Dataset records —

↓

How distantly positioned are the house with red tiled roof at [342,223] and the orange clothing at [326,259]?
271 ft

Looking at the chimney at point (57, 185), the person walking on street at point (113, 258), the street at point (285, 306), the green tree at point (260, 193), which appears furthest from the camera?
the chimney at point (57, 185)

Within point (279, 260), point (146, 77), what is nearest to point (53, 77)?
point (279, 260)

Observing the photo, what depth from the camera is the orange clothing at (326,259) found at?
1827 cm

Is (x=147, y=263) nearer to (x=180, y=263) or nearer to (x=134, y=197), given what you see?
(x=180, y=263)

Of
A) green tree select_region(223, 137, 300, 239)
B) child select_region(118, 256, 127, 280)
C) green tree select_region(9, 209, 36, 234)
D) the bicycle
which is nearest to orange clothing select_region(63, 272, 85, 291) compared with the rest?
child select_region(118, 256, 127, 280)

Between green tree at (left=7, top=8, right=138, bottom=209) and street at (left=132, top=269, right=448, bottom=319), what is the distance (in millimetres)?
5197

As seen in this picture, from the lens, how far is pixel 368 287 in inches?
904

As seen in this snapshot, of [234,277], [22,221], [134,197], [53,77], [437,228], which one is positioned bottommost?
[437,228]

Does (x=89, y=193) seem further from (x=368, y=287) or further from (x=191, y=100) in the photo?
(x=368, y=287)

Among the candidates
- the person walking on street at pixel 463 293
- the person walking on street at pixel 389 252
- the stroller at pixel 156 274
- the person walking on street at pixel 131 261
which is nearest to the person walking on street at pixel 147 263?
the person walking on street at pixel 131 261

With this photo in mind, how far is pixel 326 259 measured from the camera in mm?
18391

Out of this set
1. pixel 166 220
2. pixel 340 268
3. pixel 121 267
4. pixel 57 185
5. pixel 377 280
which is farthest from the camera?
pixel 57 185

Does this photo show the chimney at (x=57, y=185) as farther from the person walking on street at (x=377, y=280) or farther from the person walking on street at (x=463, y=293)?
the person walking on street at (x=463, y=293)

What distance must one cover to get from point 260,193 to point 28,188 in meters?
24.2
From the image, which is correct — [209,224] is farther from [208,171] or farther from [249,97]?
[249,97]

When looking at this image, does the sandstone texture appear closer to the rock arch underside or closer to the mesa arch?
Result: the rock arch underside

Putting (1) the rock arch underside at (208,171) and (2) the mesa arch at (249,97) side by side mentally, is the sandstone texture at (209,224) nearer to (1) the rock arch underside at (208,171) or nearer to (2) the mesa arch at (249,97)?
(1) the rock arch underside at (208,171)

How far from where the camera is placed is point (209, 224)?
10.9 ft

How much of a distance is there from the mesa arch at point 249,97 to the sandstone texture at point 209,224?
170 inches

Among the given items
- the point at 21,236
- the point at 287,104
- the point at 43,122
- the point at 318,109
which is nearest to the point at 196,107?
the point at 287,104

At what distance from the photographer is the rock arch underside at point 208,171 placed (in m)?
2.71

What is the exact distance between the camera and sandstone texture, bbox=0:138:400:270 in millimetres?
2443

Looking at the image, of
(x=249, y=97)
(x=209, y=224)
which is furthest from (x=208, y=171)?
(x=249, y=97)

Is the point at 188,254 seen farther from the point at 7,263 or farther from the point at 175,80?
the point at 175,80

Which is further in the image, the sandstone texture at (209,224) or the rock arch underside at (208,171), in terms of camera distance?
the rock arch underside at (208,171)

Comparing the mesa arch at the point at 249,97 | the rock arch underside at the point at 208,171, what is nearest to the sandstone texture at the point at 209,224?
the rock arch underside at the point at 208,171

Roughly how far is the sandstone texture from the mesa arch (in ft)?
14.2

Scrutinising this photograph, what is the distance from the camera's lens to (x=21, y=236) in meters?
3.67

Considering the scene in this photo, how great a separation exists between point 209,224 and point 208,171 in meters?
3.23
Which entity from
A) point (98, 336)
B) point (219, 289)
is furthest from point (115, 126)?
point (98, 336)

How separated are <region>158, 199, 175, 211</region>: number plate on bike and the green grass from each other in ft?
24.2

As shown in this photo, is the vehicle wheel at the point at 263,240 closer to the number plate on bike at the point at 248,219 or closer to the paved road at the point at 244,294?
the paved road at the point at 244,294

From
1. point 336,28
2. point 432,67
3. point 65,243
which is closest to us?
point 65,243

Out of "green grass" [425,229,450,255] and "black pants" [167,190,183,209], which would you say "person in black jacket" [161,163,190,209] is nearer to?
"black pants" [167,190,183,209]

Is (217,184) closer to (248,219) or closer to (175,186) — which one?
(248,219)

↑

Request —
Copy out all of the material above, putting "orange jacket" in place of each "orange clothing" and leaving everything else the same.

Reply —
How distantly positioned are the house with red tiled roof at [342,223] and the orange jacket at [326,259]?
271 ft

Looking at the chimney at point (57, 185), the person walking on street at point (113, 258), the street at point (285, 306), the green tree at point (260, 193), which appears furthest from the camera?
the chimney at point (57, 185)

Within point (279, 260), point (146, 77), what is nearest to point (53, 77)?
point (279, 260)

Observing the photo, what depth from the camera is the orange jacket at (326,259) found at?
1827 cm

Is (x=147, y=263) nearer to (x=180, y=263) or nearer to (x=134, y=197), given what you see?
(x=180, y=263)

Of
A) green tree select_region(223, 137, 300, 239)
B) child select_region(118, 256, 127, 280)
C) green tree select_region(9, 209, 36, 234)
D) the bicycle
which is nearest to orange jacket select_region(63, 272, 85, 291) compared with the rest?
child select_region(118, 256, 127, 280)

Between green tree at (left=7, top=8, right=138, bottom=209) and street at (left=132, top=269, right=448, bottom=319), what is the distance (in millimetres)?
5197

As seen in this picture, from the lens, how far is pixel 368 287 in inches?
904

As seen in this snapshot, of [234,277], [22,221], [134,197], [53,77], [437,228], which one is positioned bottommost?
[437,228]

Does (x=89, y=193) seem further from (x=368, y=287) or further from (x=191, y=100) in the photo?
(x=368, y=287)

Among the candidates
- the person walking on street at pixel 463 293
- the person walking on street at pixel 389 252
- the stroller at pixel 156 274
- the person walking on street at pixel 131 261
which is nearest to the person walking on street at pixel 147 263?
the person walking on street at pixel 131 261

With this photo in mind, how far is pixel 326 259 measured from the camera in mm?
18391

Out of this set
1. pixel 166 220
2. pixel 340 268
3. pixel 121 267
4. pixel 57 185
5. pixel 377 280
which is farthest from the camera?
pixel 57 185

Does this photo show the chimney at (x=57, y=185) as farther from the person walking on street at (x=377, y=280) or farther from the person walking on street at (x=463, y=293)?
the person walking on street at (x=463, y=293)

What distance must one cover to get from point 260,193 to point 28,188 in meters?
24.2
From the image, which is correct — [209,224] is farther from [208,171] or farther from [249,97]?
[249,97]

When looking at this image, does the sandstone texture appear closer to the rock arch underside or closer to the mesa arch?
Result: the rock arch underside

Putting (1) the rock arch underside at (208,171) and (2) the mesa arch at (249,97) side by side mentally, is the sandstone texture at (209,224) nearer to (1) the rock arch underside at (208,171) or nearer to (2) the mesa arch at (249,97)?
(1) the rock arch underside at (208,171)

How far from where the camera is placed is point (209, 224)?
10.9 ft

How much of a distance is there from the mesa arch at point 249,97 to the sandstone texture at point 209,224?
170 inches

Among the given items
- the point at 21,236
- the point at 287,104
- the point at 43,122
- the point at 318,109
which is nearest to the point at 196,107?
the point at 287,104

At what distance from the photographer is the rock arch underside at point 208,171 placed (in m)?
2.71

What is the exact distance between the camera and sandstone texture, bbox=0:138:400:270 in millimetres?
2443

Looking at the image, of
(x=249, y=97)
(x=209, y=224)
which is furthest from (x=208, y=171)?
(x=249, y=97)

Is the point at 188,254 seen farther from the point at 7,263 or farther from the point at 175,80?
the point at 175,80

Which is further in the image, the sandstone texture at (209,224) or the rock arch underside at (208,171), in terms of camera distance?
the rock arch underside at (208,171)

Comparing the mesa arch at the point at 249,97 | the rock arch underside at the point at 208,171, what is nearest to the sandstone texture at the point at 209,224?
the rock arch underside at the point at 208,171

Roughly how far is the sandstone texture from the mesa arch (in ft)?
14.2

Scrutinising this photograph, what is the distance from the camera's lens to (x=21, y=236) in meters?
3.67

Considering the scene in this photo, how great a separation exists between point 209,224 and point 208,171 in meters?
3.23
Which entity from
A) point (98, 336)
B) point (219, 289)
is furthest from point (115, 126)?
point (98, 336)

How separated are <region>158, 199, 175, 211</region>: number plate on bike and the green grass from each other in ft?
24.2

As shown in this photo, is the vehicle wheel at the point at 263,240 closer to the number plate on bike at the point at 248,219 or closer to the paved road at the point at 244,294?
the paved road at the point at 244,294

From
1. point 336,28
2. point 432,67
3. point 65,243
which is closest to us?
point 65,243

Out of "green grass" [425,229,450,255] and "black pants" [167,190,183,209], which would you say "person in black jacket" [161,163,190,209] is nearer to?
"black pants" [167,190,183,209]

Is (217,184) closer to (248,219) or closer to (175,186) — which one?
(248,219)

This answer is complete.